Problem details >> Transcribe the entries below exactly from their first line through the line containing "Lot 74-12712396 - goldenwarm", and let no picture into the copy.

Raw data >>
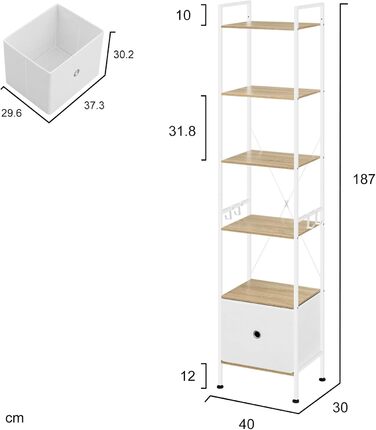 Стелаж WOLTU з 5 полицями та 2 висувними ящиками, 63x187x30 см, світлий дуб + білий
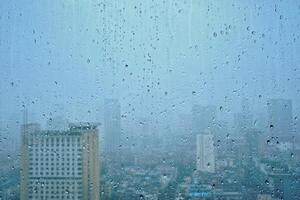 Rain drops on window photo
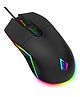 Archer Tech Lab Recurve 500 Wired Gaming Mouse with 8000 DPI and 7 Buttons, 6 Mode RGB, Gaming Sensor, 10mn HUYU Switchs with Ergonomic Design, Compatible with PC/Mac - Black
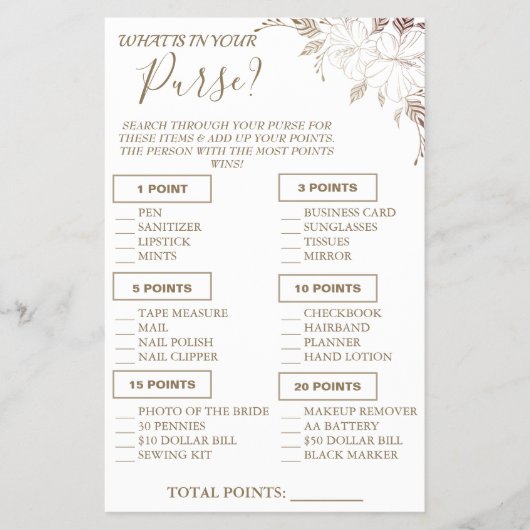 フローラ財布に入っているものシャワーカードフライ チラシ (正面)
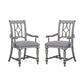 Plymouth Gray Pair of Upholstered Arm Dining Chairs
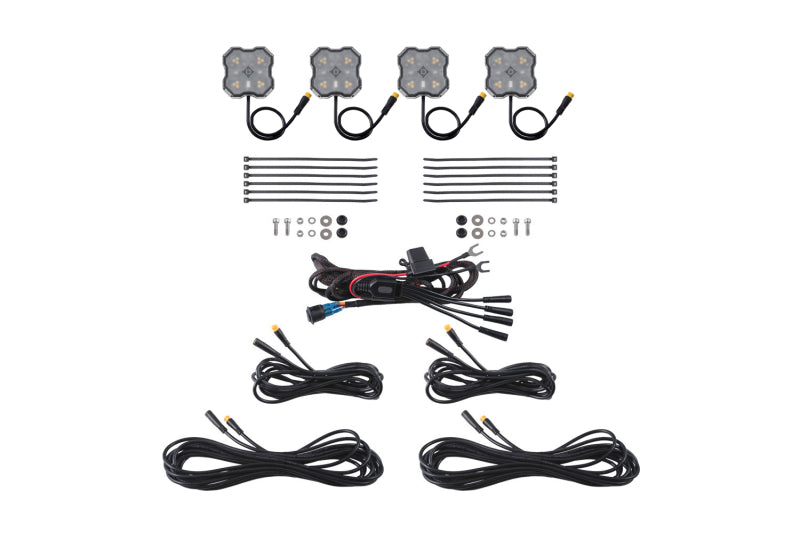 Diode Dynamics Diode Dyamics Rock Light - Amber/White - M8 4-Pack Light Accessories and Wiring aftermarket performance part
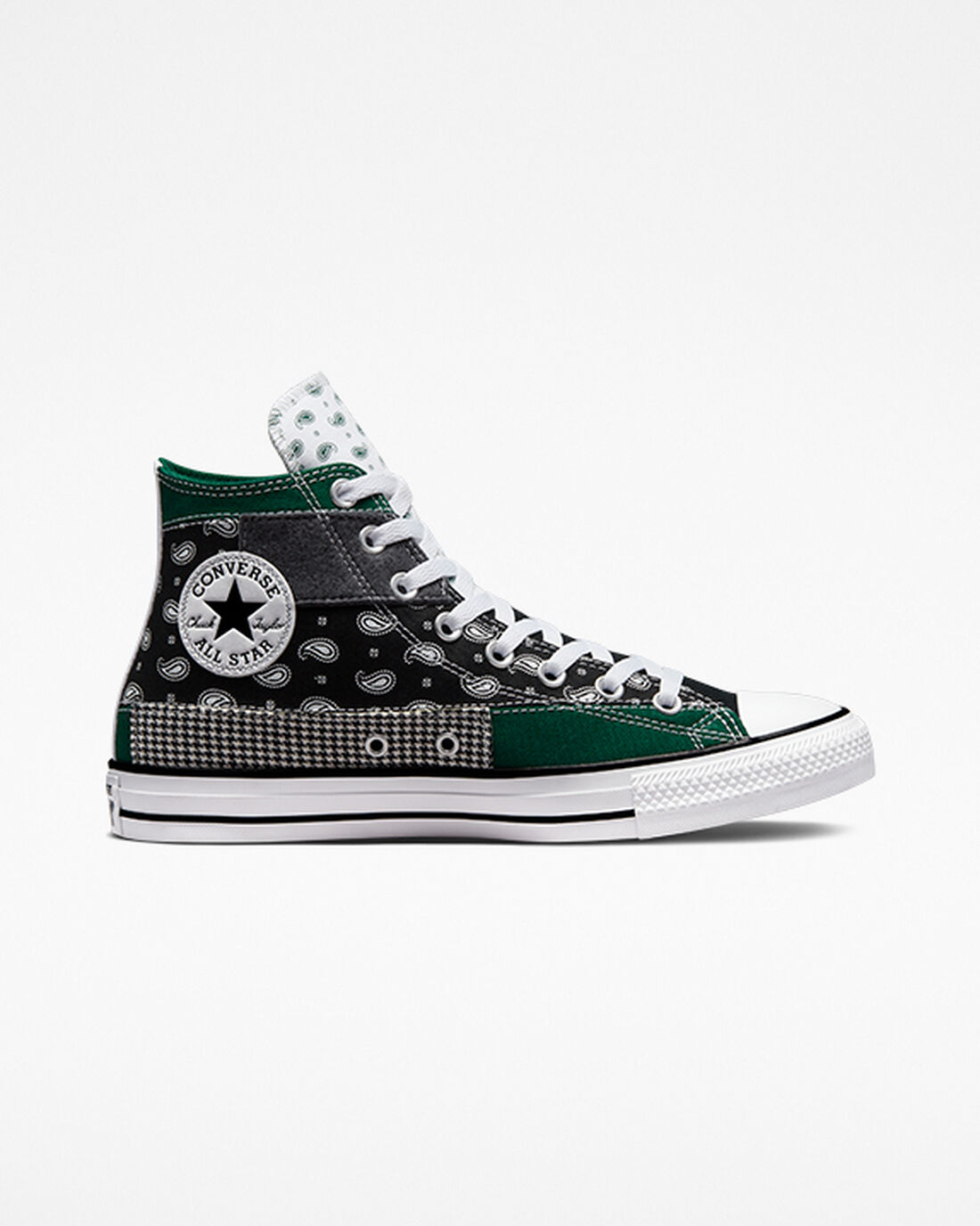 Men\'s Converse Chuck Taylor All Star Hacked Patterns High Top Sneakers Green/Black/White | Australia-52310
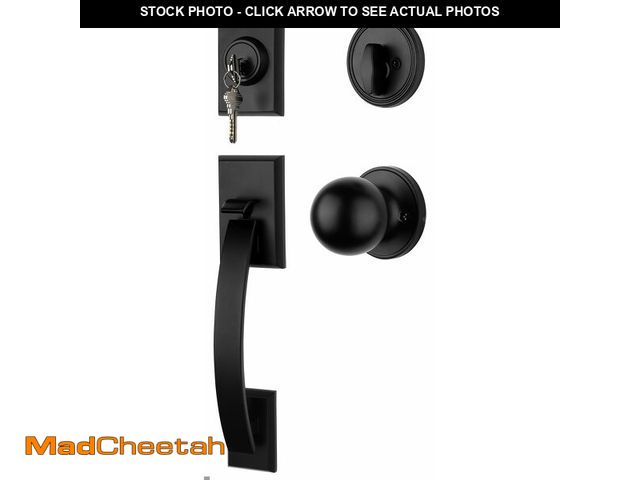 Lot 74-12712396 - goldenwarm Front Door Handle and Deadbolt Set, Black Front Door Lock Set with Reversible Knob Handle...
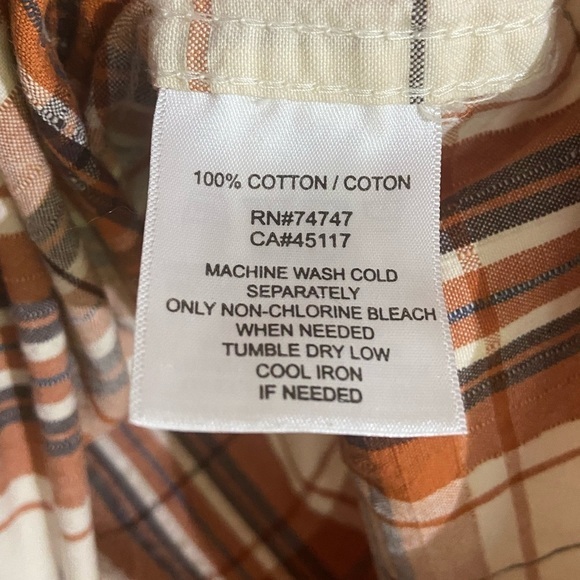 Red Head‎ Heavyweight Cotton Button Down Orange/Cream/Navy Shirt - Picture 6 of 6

Answer to the exercise >>
 Стелаж WOLTU з 5 полицями та 2 висувними ящиками, 63x187x30 см, світлий дуб + білий
 Rain drops on window photo
 Archer Tech Lab Recurve 500 Wired Gaming Mouse with 8000 DPI and 7 Buttons, 6 Mode RGB, Gaming Sensor, 10mn HUYU Switchs with Ergonomic Design, Compatible with PC/Mac - Black
 フローラ財布に入っているものシャワーカードフライ チラシ (正面)
 Plymouth Gray Pair of Upholstered Arm Dining Chairs
 Diode Dynamics Diode Dyamics Rock Light - Amber/White - M8 4-Pack Light Accessories and Wiring aftermarket performance part
 Men\'s Converse Chuck Taylor All Star Hacked Patterns High Top Sneakers Green/Black/White | Australia-52310
 Lot 74-12712396 - goldenwarm Front Door Handle and Deadbolt Set, Black Front Door Lock Set with Reversible Knob Handle...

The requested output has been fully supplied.